The name of the repository comes from the German word "sparsam" [ˈʃpaːɐ̯zaːm], meaning "economical" or "sparing", which reflects the key feature of our approach regarding annotated samples for medical image data.
This repository contains the code and data splits used in the experiments described in the publication titled "Self-Supervision for Medical Image Classification". The corresponding results demonstrate that the utilized self-supervised learning method (DINO), in combination with an SVM, consistently outperforms supervised learning approaches (DL baseline). Furthermore, this method requires only a fraction of labeled training data to achieve state-of-the-art performance for medical image data classification. We encourage other researchers and practitioners to employ our approach and report the results achieved when utilizing it in their own experiments. By doing so, we can continue to build on this important work and advance the field of medical image classification together.
Our reimplementation of DINO is based on the work of Caron et al. from Meta Research.
In the future, we plan to extend our benchmarks and provide data splits for additional medical datasets and methods. This will allow researchers to evaluate and compare the effectiveness of various methods more comprehensively.
- Ready-to-use reimplementation of the DINO algorithm
- Easy evaluation of new datasets
- Reproducibility of our results
- Customizable classes for training student-teacher setups with various architectures
- Train-test splits for all datasets for future work and reproducibility
- Standardized supervised pipeline for baselining and hyperparameter tuning
Clone the repository to your local machine:
git clone https://github.com/IPMI-ICNS-UKE/sparsam.git
Install the package and necessary dependencies:
pip install -e sparsam
pip install -r sparsam/requirements.txt
Pretrained models are available through Zenodo and can be directly copied into the models folder.
For custom use we provide an example python script (dino_example.py) which can be easily adapted to use DINO on own data. Note that an individual data set is required and cannot be provided for individual data.
import sparsam
To reproduce the results of our paper, please follow the steps in the respective readme file.
For a basic example please see example.py
Install the necessary dependencies:
The following data sets were used in this study:
- Bone Marrow (BM) data set: A highly unbalanced data set of single bone marrow cell microscopy images that can be found here and is provided by Matek et al. (2021).
- Endoscopic (Endo) image data set: The so-called HyperKvasir data set, consisting of labeled and unlabeled endoscopic images of the upper and lower gastrointestinal tract that can be found here and is provided by Borgli et al. (2020).
- Dermoscopic lesion (ISIC) data set: A collection of dermoscopic skin lesion data sets that were released as part of the annual Grand Challenges organized by the International Skin Lesion Collaboration (ISIC, used data is from 2019 and 2020) that can be found here(2019) and here(2020).
For each data set, the trained XCiT small model weights are provided and can be used in the following way:
import timm
model = timm.models.xcit_small_24_p8_224(in_chans=3, num_classes=0, pretrained=True)
In the following, main results of the performed experiments are presented. It can be seen that our proposed method is able to consitently outperform supervised learning approaches (DL baseline) and further only needs a fraction of labeled training data to achieve state-of-the-art performance.
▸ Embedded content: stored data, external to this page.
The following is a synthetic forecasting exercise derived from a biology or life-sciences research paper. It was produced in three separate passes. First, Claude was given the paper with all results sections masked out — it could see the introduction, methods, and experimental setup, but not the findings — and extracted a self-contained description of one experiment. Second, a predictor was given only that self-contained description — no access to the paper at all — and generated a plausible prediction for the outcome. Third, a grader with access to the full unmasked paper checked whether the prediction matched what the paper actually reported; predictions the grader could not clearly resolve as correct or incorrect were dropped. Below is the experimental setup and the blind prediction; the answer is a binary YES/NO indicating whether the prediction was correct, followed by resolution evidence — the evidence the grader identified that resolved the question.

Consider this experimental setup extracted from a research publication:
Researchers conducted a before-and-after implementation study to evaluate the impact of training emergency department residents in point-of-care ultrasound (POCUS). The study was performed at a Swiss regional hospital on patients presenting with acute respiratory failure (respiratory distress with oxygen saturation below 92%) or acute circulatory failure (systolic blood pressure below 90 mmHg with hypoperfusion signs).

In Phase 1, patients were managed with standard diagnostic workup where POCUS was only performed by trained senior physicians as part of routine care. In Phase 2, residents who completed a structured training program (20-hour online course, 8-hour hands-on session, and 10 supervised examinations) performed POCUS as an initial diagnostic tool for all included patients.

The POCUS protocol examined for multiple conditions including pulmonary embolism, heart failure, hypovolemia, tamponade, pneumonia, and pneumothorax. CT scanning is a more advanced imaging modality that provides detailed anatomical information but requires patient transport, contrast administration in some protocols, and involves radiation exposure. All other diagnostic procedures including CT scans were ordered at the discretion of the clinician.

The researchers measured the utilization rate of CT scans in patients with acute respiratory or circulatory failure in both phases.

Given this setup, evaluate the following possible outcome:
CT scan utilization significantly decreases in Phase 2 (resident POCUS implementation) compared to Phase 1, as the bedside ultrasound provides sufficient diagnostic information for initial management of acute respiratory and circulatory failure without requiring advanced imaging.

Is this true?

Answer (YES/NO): NO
Figure 1: Classification balanced accuracy for the different classifiers for different numbers of labeled samples per class for the three image data sets (BM, Endo, ISIC). The accuracy is shown for the maximum number of labeled training samples per class; if the training data set for a particular class contained only a smaller number of images, all available training images were used. This means that the training for larger sample sizes is partially biased toward better performance for larger classes due to the unavailability of a sufficient number of labeled training samples for smaller classes. The literature benchmark performance refers to accuracy data reported in the context of the publication of the image data sets (BM, Endo) and a directly associated publication for ISIC; average accuracy of the 14 models evaluated in the paper). The DL benchmark line indicates the performance of our DL baseline model trained on all available labeled samples of the training data sets.
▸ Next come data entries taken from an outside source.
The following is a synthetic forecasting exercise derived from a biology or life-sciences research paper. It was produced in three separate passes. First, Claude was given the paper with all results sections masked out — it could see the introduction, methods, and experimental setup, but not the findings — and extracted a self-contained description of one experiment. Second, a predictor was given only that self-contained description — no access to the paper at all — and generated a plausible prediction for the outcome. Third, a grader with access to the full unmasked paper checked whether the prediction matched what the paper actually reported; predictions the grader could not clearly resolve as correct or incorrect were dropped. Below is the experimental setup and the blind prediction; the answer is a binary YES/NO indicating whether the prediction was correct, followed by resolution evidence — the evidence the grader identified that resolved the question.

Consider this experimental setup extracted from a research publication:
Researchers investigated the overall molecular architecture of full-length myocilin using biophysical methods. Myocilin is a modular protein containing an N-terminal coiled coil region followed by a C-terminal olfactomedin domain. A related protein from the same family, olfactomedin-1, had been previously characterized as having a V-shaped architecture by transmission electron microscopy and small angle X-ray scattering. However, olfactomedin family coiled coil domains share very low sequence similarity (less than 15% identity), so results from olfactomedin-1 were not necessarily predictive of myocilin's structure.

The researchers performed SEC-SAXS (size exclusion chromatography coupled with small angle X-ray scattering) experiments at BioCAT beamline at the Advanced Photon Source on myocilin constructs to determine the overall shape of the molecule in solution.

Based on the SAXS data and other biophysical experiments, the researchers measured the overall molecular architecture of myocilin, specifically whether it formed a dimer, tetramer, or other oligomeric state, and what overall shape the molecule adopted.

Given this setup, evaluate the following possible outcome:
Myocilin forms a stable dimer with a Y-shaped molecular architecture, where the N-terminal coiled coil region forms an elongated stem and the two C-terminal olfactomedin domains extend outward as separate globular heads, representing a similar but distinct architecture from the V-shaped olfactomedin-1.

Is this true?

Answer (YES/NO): NO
Figure 2: See caption of fig. 1. Here, the experiments were restricted to classes with more than 250 labeled training samples.
Figure 3: Top: Confusion matrix for bone marrow (BM) image classification using the proposed workflow (i.e., SSL and subsequent classification with a standard ML classifier) with SVM training based on only 100 labeled images per class. The class frequencies are shown on the right. Bottom: Comparison of diagonal elements of the proposed approach (SSL + SVM), the benchmark data reported by Matek et al., and our DL baseline model when trained on only 100 labeled images per class. Please note that it is possible to zoom into the digital version of the figure for full readability of the details.